# Required tasks
A – Reproduce the part of the recruit fitness passage starting at "There were no significant differences between classes" and ending at "and 0.253, respectively).".
B – State whether each statement agrees with the recruit fitness passage, answering yes or no and quoting the deciding words: (i) An effect size between 0.6 and 1.2 was treated as moderate. (ii) For the males, the post hoc analysis found that Class 3 ran the 201-m significantly faster than Class 1. (iii) The one-way ANOVA treated male and female data separately.

# Provided text
══════

All statistical analyses were computed using the Statistics Package for Social Sciences (Version 24.0; IBM Corporation, New York, USA). Descriptive statistics (mean±standard deviation [SD]; 95% confidence intervals [CI]) were calculated for each test parameter. A one-way analysis of variance (ANOVA), with Bonferroni post hoc adjustment for multiple pairwise comparisons, was used to calculate any differences between the different classes, with males and females analyzed separately. Statistical significance was set at p<0.05 a priori. Effect sizes (d) were also calculated for the between group comparisons, where the difference between the means was divided by the pooled SD.²⁷ In accordance with Hopkins,²⁸ a d less than 0.2 was considered a trivial effect; 0.2 to 0.6 a small effect; 0.6 to 1.2 a moderate effect; 1.2 to 2.0 a large effect; 2.0 to 4.0 a very large effect; and 4.0 and above an extremely large effect. As described by Lockie et al²⁹ effect sizes were included in this research to provide useful and practical information. Furthermore, scatter plots were also produced for each fitness test to derive the spread of scores relative to the individual CA recruit from each class.

RESULTS

The descriptive data for the overall class means is shown in Table 1, and there were no significant differences between the classes when male and female data was combined for any of the assessments (p=0.093-0.998). All between-class effect sizes for the comparisons were trivial-to-small (Table 2). Descriptive data for the male and female CA recruits from the three classes is shown in Table 3, while the pairwise effect size data for the males and females is displayed in Tables 4 and 5, respectively. With regards to the males, there were no significant differences between the three classes in age, body mass, number of push-ups, 2.4-km run time, or estimated VO2max (p=0.154-0.946). There was a moderate effect size for the greater number of push-ups completed by Class 3 compared to Class 2, although the difference was not significant (p=0.366). The initial one-way ANOVA suggested that there were significant differences in the number of sit-ups (p=0.035) and 201-m run time (p=0.047). The post hoc analysis revealed that the males from Class 2 completed significantly more sit-ups compared to the Class 3 males (24%; p=0.042), which had a moderate effect size. Regarding the 201-m run, the post hoc revealed that there were no significant between group differences, although the faster time for Class 3 approached significance when compared to Classes 1 (18%; p=0.086) and 2 (19%; p=0.079). There was also a moderate effect size for the difference between Classes 2 and 3.

There were no significant differences between classes for the female CA recruits in age, body mass, or any of the fitness assessments (p=0.184-0.961). There were moderate effect sizes for the greater age for Class 3 compared to Class 2, and body mass for Class 3 compared to Class 1, but both were non-significant (p=0.331 and 0.203, respectively). There were also moderate effect sizes for the 23% greater number of sit-ups and 16% higher estimated VO2max for Class 1 compared to Class 3, but again, these were non-significant (p=0.761 and 0.253, respectively).

══════

# Material supplied
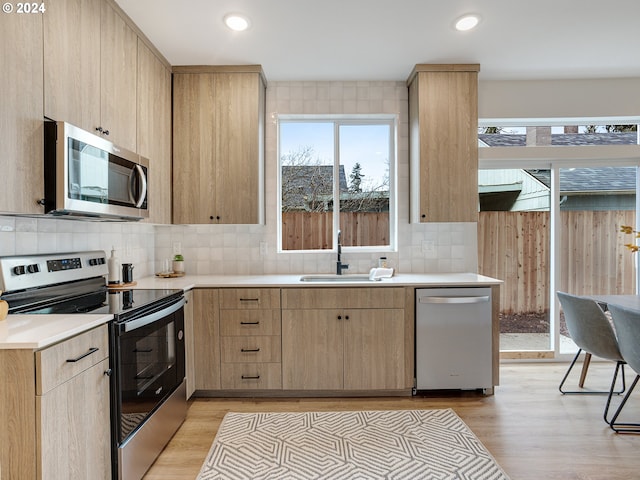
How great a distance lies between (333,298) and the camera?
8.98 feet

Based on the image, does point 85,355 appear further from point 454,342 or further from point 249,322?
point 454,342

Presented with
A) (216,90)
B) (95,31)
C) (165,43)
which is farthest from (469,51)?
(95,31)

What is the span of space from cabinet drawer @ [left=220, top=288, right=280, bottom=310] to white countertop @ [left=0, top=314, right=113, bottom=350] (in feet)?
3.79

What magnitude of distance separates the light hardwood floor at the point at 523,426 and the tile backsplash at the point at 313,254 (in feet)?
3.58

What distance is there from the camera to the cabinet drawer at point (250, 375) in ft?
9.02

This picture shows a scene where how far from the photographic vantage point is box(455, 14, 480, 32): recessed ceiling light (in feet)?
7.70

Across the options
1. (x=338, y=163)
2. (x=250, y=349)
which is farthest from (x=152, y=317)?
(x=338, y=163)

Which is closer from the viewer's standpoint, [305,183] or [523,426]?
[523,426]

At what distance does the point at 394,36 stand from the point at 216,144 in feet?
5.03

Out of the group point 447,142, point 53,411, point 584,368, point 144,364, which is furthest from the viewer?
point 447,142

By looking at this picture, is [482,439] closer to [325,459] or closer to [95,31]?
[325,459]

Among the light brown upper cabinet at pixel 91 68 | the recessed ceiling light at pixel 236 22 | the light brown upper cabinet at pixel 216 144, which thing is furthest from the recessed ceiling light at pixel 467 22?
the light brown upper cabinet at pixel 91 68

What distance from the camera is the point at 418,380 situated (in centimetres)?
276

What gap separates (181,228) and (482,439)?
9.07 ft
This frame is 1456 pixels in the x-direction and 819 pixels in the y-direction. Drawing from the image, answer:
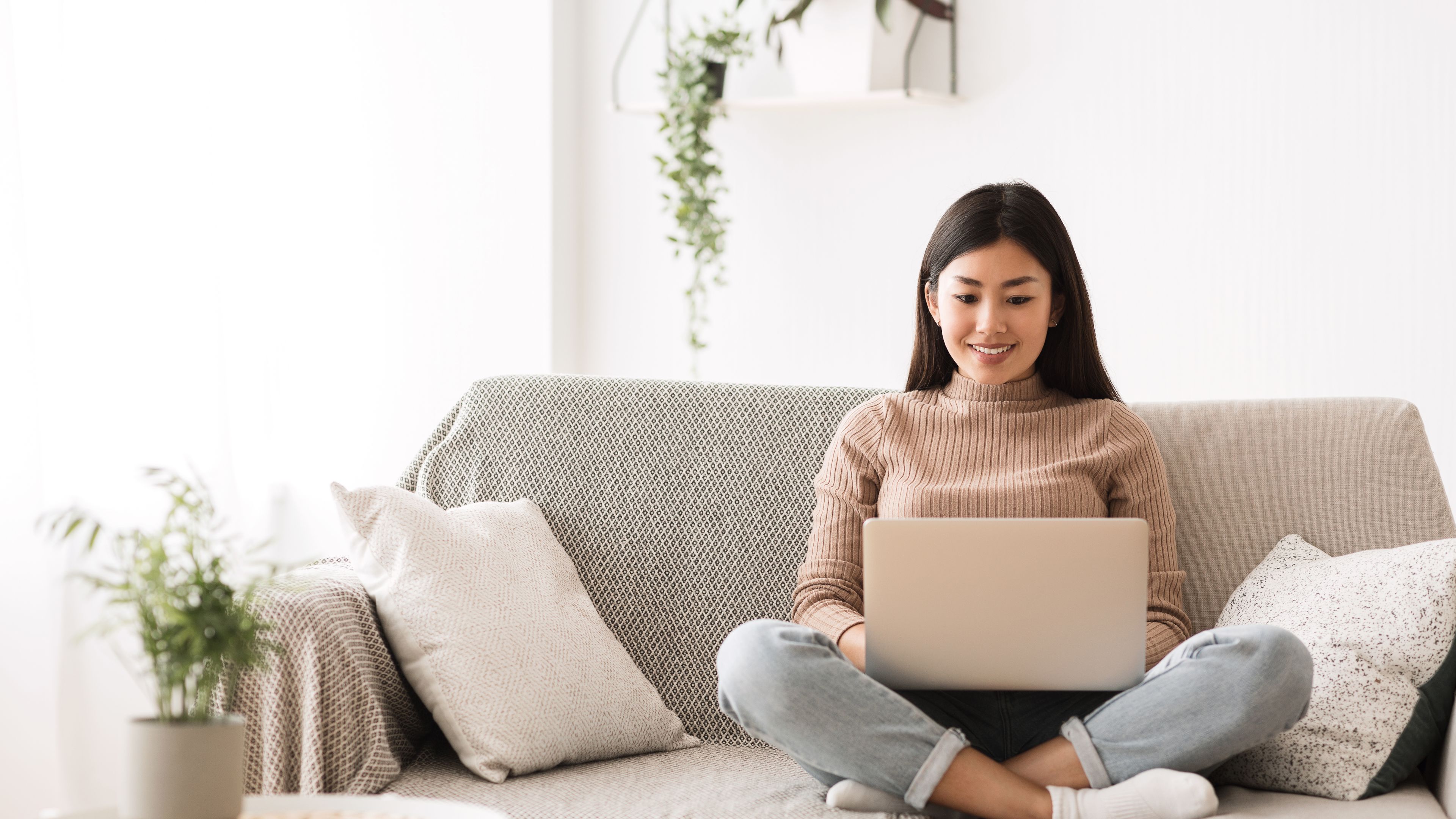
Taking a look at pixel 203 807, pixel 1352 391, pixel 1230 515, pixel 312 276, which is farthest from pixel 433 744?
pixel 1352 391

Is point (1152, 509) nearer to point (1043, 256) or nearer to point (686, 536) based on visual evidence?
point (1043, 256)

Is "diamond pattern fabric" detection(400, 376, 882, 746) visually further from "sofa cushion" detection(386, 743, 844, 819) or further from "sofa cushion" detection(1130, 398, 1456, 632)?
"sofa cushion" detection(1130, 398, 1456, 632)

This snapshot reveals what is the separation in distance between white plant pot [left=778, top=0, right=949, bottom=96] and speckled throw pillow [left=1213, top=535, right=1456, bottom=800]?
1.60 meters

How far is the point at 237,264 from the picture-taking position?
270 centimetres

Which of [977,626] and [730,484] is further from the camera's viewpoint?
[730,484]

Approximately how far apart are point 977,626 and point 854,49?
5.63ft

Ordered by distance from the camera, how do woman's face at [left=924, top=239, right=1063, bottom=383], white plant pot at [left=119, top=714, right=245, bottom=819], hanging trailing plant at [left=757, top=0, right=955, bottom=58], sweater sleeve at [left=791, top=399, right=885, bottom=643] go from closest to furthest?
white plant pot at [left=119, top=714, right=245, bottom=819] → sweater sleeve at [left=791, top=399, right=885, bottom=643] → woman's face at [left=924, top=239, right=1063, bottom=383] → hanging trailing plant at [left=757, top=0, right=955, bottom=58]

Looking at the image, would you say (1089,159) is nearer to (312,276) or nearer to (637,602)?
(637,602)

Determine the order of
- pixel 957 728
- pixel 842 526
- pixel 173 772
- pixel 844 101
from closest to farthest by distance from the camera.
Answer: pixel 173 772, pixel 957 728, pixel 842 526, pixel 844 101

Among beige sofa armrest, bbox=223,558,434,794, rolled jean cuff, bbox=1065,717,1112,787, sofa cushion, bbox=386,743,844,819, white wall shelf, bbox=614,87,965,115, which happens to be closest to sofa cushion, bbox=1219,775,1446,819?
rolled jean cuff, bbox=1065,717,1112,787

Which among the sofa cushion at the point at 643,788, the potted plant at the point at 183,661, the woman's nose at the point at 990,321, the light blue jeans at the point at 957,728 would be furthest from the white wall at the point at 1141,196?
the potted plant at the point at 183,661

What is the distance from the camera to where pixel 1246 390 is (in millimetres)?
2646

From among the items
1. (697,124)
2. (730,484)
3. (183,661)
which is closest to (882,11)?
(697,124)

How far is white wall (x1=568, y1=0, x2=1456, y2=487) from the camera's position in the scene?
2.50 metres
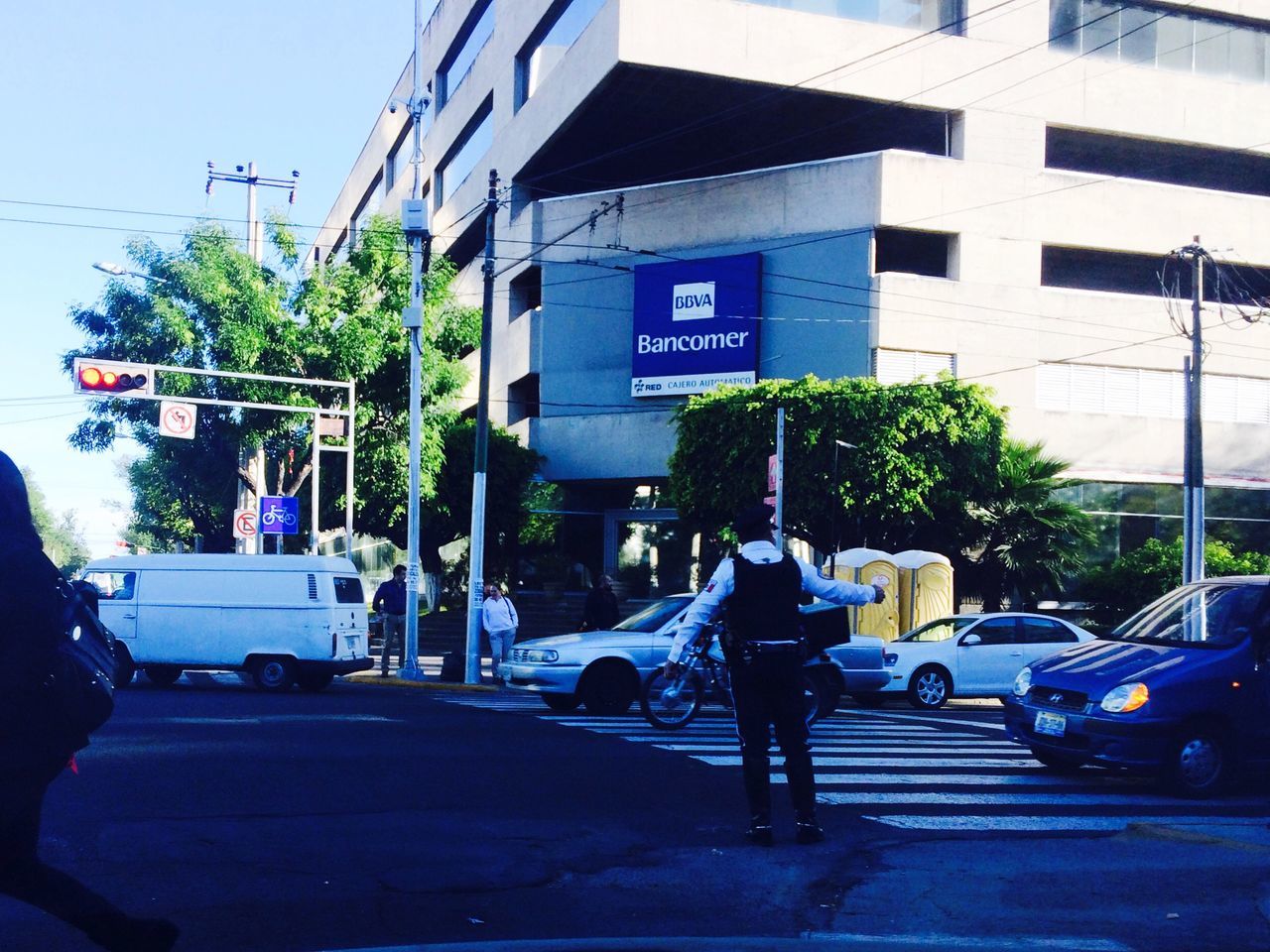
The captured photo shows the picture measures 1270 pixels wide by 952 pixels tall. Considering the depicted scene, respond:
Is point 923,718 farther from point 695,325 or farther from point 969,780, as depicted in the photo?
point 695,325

══════

# Responses per task
A –
There were no significant differences between classes for the female CA recruits in age, body mass, or any of the fitness assessments (p=0.184-0.961). There were moderate effect sizes for the greater age for Class 3 compared to Class 2, and body mass for Class 3 compared to Class 1, but both were non-significant (p=0.331 and 0.203, respectively). There were also moderate effect sizes for the 23% greater number of sit-ups and 16% higher estimated VO2max for Class 1 compared to Class 3, but again, these were non-significant (p=0.761 and 0.253, respectively).

B –
(i) Yes: "0.6 to 1.2 a moderate effect"
(ii) No: "the post hoc revealed that there were no significant between group differences"
(iii) Yes: "with males and females analyzed separately"